The unused transmissions will be sold through the aftermarket, although VIA eventually expects volume to rise to sufficient levels to enable GM to supply vehicles without them.

The present assembly line has eight stations, which include de-contenting (removal of the transmission and related parts). Finally a vehicle goes to a software station and then to a final check.

Periton emphasized that the vehicles must demonstrate cost-effectiveness because the initial market will be fleet. “Fleets operate to make money, so they won’t buy for sustainability. They won’t pay a penalty to be green,” he said.

Initial market for fleet leases

The initial marketing to fleets will be leases, he said. The leasing prices for electrification, Periton asserted, will be “several hundred dollars a month,” and the fleets will be able to make immediate assessments of the savings vs. comparative gasoline expenses.

Among the best prospects for early leases, Periton said, will be electric utility fleets because they have access to a recharging network for electricity at wholesale cost.

One of the fleet-friendly features is integration of an iPad into the control stack. It incorporates hybrid controls, and with GPS, it permits enhanced fleet management, including dispatch control.
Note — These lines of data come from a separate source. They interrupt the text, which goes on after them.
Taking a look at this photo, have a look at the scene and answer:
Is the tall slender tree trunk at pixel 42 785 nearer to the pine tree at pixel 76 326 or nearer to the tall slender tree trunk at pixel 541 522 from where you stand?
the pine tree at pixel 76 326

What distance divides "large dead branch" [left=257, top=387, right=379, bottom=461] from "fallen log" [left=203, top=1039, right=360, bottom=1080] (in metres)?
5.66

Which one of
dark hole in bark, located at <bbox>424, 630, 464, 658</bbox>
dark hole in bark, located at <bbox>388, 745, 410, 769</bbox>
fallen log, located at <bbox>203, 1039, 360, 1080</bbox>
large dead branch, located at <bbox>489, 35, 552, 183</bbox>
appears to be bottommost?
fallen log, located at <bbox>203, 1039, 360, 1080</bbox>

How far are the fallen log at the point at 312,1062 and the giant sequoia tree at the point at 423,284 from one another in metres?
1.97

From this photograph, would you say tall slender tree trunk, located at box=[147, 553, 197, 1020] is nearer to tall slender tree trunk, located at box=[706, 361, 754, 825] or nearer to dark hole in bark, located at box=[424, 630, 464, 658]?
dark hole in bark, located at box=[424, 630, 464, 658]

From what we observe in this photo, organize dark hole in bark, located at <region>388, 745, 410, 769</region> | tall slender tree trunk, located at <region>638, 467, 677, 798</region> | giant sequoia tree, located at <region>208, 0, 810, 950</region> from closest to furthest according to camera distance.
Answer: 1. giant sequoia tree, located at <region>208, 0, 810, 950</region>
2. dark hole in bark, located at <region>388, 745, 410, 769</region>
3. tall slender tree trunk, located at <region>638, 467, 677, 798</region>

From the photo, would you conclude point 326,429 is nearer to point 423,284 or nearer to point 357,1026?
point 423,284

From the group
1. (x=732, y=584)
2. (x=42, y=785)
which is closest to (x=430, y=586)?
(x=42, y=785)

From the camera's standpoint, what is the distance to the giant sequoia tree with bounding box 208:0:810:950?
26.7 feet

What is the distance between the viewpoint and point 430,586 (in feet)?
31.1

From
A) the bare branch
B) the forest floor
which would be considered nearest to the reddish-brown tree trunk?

The pickup is based on the new Silverado platform, and Periton said VIA decided to wait for it, rather than rush to production and later change over.

The VIA product line consists of the 4WD pickup (2WD available), the van, and even a GM SUV (which is equipped with the 5.3-L V8) in a limo version.

VIA plans to start retail sales later in 2014. One of its selling points for pickup and van buyers is a panel with 120-V/240-V outlets, and an electrical output up to 15 kW at 30 amps continuous power for tools, arc welders, etc.